By mastering these key takeaways, you'll be well on your way to conquering any inequality that comes your way. Keep practicing, keep exploring, and keep that math brain sharp!

Wrapping Up: Feeling Confident with Inequalities

Well, there you have it! We've successfully navigated the world of inequalities and found the solution to our problem: m/-7 ≤ 14. We've not only found the answer but also delved into the why behind the solution, exploring the key concepts and potential pitfalls along the way. You guys should now feel confident in your ability to tackle similar problems. Solving inequalities, like any mathematical skill, becomes easier and more intuitive with practice and a solid understanding of the underlying principles.

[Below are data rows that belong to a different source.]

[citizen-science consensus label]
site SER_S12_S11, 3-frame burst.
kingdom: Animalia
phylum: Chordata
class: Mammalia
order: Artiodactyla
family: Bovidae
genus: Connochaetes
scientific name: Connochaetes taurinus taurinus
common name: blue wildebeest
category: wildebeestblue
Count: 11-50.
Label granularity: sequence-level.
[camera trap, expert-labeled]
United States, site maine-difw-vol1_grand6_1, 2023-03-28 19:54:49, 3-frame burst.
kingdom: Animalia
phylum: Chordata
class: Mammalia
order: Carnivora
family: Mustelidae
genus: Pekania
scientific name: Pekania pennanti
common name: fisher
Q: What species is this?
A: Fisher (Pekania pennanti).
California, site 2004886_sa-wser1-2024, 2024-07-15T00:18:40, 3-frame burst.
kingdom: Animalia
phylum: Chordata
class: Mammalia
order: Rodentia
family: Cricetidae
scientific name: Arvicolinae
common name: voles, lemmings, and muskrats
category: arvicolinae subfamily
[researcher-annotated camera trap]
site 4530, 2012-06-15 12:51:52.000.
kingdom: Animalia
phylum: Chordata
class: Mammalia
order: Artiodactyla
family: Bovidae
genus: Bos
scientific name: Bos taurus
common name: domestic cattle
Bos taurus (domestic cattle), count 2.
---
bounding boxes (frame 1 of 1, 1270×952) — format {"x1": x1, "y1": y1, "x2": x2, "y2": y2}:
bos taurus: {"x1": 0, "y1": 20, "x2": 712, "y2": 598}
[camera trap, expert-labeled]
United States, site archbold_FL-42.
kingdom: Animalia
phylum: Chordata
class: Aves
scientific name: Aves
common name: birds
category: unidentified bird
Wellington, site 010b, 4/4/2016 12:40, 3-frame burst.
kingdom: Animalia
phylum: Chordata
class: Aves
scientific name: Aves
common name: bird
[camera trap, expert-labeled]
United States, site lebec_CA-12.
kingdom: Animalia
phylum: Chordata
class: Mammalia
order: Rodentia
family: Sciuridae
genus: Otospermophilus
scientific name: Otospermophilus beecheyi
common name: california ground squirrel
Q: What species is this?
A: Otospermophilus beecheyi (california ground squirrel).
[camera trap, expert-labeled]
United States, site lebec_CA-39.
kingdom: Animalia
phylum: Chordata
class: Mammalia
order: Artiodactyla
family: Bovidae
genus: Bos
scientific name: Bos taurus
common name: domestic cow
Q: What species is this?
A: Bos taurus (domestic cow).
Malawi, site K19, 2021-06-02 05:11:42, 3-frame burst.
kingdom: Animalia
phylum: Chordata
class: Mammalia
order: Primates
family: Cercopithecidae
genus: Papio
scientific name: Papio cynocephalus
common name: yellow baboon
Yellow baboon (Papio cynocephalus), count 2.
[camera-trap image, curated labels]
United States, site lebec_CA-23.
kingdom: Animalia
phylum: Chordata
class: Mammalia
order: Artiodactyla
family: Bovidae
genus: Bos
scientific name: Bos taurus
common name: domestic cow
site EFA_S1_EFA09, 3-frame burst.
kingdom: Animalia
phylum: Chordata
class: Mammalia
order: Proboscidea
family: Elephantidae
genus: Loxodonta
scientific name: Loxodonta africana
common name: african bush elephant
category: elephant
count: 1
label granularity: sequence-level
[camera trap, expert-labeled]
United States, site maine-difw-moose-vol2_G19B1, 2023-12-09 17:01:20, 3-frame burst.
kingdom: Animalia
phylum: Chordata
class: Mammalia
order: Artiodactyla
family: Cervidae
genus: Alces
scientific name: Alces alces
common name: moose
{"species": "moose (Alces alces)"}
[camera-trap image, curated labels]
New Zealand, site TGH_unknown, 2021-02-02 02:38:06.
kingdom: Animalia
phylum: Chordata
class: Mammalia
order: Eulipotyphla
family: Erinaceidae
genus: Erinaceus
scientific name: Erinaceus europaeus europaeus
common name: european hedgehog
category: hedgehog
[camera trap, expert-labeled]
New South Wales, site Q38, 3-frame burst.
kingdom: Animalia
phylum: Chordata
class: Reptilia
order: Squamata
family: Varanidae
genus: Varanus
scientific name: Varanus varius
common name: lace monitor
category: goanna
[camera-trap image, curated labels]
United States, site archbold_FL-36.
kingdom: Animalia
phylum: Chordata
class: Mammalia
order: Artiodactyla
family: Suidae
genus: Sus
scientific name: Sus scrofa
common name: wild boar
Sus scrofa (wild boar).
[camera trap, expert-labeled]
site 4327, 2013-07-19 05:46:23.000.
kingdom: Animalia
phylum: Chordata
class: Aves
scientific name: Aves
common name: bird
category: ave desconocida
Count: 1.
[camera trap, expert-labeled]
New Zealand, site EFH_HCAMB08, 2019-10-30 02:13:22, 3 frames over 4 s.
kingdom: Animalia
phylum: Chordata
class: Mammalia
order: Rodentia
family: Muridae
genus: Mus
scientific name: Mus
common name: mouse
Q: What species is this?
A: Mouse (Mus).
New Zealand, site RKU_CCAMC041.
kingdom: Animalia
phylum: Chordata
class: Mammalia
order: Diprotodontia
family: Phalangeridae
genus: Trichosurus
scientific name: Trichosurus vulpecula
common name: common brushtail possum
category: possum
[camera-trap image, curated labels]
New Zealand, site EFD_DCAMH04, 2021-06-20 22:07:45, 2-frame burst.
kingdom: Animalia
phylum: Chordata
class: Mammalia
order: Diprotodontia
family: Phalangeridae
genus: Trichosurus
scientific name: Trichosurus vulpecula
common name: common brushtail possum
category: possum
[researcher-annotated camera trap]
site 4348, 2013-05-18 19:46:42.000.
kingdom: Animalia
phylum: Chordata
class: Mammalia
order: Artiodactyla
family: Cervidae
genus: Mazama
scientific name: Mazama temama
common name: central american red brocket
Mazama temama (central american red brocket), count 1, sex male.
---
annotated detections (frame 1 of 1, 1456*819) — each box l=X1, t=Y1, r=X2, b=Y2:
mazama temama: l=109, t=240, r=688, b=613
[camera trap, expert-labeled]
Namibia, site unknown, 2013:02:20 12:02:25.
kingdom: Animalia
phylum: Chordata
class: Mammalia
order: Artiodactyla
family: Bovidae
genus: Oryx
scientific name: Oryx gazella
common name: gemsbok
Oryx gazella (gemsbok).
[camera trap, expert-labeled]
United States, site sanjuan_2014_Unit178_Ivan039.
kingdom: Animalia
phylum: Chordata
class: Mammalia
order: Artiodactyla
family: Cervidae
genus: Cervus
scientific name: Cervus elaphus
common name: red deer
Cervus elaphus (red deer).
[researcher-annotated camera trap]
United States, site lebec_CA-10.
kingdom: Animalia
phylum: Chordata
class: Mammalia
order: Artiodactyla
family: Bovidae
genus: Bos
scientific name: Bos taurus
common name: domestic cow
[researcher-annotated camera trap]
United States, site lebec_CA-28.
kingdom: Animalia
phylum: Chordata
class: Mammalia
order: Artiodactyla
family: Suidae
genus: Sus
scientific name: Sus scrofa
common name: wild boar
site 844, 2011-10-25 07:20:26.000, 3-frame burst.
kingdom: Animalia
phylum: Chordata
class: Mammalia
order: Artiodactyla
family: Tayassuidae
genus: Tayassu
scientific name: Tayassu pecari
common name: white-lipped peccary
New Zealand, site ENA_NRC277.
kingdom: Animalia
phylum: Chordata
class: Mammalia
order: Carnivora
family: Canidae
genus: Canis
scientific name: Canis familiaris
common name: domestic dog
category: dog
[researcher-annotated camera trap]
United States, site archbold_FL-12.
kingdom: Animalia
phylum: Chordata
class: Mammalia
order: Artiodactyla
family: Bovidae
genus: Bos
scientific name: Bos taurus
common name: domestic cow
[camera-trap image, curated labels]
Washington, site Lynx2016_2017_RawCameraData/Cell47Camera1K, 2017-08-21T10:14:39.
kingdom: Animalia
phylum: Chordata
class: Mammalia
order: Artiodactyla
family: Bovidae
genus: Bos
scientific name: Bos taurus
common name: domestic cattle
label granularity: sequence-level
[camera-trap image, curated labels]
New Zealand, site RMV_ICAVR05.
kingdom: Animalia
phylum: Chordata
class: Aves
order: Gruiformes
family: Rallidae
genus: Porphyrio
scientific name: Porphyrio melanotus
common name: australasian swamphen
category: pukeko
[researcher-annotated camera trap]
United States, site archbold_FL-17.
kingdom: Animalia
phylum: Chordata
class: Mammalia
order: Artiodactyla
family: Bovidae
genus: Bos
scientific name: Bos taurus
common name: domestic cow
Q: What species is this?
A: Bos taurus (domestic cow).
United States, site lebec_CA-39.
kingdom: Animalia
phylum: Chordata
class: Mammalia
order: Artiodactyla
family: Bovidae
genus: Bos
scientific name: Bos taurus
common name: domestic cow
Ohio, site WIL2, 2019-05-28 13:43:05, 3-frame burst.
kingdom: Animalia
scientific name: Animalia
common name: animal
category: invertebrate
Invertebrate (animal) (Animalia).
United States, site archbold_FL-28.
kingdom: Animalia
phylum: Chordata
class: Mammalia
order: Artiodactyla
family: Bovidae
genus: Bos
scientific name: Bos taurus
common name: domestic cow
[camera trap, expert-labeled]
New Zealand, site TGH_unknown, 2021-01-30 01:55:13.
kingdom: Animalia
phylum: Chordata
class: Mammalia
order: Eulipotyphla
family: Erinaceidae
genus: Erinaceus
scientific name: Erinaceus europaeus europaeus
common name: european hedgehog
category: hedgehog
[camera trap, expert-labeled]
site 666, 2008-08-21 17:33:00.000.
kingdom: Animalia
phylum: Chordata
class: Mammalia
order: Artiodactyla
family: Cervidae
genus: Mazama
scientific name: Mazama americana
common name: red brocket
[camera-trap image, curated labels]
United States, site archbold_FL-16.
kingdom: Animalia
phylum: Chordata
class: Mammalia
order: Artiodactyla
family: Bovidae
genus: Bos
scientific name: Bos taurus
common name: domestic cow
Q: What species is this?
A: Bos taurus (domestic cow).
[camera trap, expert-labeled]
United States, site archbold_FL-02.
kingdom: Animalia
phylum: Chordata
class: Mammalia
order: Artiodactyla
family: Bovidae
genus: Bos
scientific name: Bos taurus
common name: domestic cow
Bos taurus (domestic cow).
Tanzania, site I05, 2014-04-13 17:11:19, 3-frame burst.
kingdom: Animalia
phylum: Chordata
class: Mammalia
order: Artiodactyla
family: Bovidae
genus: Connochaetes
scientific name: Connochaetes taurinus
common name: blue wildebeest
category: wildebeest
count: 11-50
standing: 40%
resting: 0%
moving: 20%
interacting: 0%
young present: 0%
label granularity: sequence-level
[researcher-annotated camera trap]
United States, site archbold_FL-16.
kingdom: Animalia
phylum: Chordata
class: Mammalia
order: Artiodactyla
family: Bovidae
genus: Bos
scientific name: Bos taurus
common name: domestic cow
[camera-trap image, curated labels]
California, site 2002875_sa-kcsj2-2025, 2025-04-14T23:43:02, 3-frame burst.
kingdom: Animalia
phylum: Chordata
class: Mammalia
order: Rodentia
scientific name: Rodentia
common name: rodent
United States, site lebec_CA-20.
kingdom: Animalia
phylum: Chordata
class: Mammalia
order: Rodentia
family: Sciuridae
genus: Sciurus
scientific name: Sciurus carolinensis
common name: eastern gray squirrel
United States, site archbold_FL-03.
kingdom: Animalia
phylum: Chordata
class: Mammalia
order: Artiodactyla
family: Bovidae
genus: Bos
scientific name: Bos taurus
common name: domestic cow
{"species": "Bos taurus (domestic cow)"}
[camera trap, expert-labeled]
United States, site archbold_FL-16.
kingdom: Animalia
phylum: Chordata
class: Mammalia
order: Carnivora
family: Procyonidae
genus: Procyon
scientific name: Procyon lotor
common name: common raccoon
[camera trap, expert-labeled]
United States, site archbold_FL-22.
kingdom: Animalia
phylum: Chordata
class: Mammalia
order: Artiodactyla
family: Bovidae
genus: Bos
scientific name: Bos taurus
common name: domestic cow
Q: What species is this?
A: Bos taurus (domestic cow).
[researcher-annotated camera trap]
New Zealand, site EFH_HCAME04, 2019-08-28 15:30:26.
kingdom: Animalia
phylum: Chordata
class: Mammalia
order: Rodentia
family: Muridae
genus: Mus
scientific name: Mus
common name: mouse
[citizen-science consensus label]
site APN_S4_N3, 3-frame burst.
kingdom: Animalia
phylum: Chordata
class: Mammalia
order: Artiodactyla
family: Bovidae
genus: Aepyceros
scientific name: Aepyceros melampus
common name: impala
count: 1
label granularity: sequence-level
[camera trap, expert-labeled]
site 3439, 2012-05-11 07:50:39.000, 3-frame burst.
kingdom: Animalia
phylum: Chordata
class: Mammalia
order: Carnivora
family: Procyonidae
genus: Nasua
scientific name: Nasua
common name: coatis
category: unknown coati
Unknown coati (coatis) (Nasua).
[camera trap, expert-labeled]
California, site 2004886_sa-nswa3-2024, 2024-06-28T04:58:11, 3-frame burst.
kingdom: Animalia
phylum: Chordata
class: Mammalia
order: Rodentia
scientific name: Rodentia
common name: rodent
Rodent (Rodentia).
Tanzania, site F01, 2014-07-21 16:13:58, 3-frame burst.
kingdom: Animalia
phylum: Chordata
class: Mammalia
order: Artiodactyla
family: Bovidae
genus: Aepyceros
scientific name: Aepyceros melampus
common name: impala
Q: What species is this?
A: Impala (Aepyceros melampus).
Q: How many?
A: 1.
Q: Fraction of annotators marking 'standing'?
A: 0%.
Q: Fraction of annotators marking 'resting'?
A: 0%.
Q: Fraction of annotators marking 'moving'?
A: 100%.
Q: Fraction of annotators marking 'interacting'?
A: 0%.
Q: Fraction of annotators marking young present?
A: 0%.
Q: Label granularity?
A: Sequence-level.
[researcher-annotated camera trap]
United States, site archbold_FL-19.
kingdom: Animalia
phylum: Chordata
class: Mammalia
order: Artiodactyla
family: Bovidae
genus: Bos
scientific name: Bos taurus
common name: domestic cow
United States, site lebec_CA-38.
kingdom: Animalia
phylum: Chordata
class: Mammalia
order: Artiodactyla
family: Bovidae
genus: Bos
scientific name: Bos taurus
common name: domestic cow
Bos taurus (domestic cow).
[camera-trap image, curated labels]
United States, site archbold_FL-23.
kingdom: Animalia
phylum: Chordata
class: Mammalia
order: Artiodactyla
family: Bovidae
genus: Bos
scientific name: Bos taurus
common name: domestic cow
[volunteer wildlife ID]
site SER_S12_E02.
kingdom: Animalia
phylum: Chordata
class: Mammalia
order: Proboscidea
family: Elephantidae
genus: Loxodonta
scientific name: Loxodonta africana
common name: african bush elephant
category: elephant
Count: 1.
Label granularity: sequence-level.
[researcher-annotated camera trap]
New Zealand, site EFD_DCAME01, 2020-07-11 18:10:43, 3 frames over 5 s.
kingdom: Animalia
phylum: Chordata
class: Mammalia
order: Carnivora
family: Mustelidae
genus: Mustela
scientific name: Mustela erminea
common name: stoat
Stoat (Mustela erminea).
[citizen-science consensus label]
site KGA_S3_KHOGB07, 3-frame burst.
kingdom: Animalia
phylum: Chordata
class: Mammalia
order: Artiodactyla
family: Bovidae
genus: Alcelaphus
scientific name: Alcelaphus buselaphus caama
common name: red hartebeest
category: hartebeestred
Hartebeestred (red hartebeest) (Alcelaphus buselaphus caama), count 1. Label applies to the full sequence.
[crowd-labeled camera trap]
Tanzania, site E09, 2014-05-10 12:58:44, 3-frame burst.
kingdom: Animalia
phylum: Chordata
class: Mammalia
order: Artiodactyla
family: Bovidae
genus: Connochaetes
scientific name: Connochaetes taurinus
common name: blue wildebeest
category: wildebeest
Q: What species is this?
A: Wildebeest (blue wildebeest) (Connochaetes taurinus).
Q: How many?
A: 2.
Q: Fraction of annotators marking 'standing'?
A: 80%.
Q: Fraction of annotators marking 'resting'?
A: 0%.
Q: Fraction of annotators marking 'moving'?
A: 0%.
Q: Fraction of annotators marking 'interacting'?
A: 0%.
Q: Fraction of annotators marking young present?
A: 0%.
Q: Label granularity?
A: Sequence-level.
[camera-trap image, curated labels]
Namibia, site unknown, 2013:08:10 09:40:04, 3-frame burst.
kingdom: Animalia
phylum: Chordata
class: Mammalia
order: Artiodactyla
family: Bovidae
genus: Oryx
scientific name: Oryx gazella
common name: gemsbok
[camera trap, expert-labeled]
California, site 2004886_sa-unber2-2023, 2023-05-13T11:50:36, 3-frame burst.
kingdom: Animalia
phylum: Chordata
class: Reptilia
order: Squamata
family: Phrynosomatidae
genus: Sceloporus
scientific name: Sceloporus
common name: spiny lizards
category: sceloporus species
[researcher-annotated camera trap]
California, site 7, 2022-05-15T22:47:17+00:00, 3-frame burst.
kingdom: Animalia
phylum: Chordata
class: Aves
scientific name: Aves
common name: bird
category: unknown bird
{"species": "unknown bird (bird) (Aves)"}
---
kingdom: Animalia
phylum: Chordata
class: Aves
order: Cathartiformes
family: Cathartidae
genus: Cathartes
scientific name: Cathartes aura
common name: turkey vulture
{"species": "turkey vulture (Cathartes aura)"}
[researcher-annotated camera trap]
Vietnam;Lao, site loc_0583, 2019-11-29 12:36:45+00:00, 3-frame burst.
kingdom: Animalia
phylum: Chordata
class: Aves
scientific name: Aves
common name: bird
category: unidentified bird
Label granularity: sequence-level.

Remember, mathematics is not just about memorizing formulas and procedures; it's about developing critical thinking skills and problem-solving abilities. By breaking down complex problems into smaller, manageable steps, and by understanding the logic behind each step, you can conquer even the most daunting mathematical challenges. So, keep exploring, keep questioning, and keep learning. The world of mathematics is vast and fascinating, and you've just taken another step on your mathematical journey. Great job, everyone!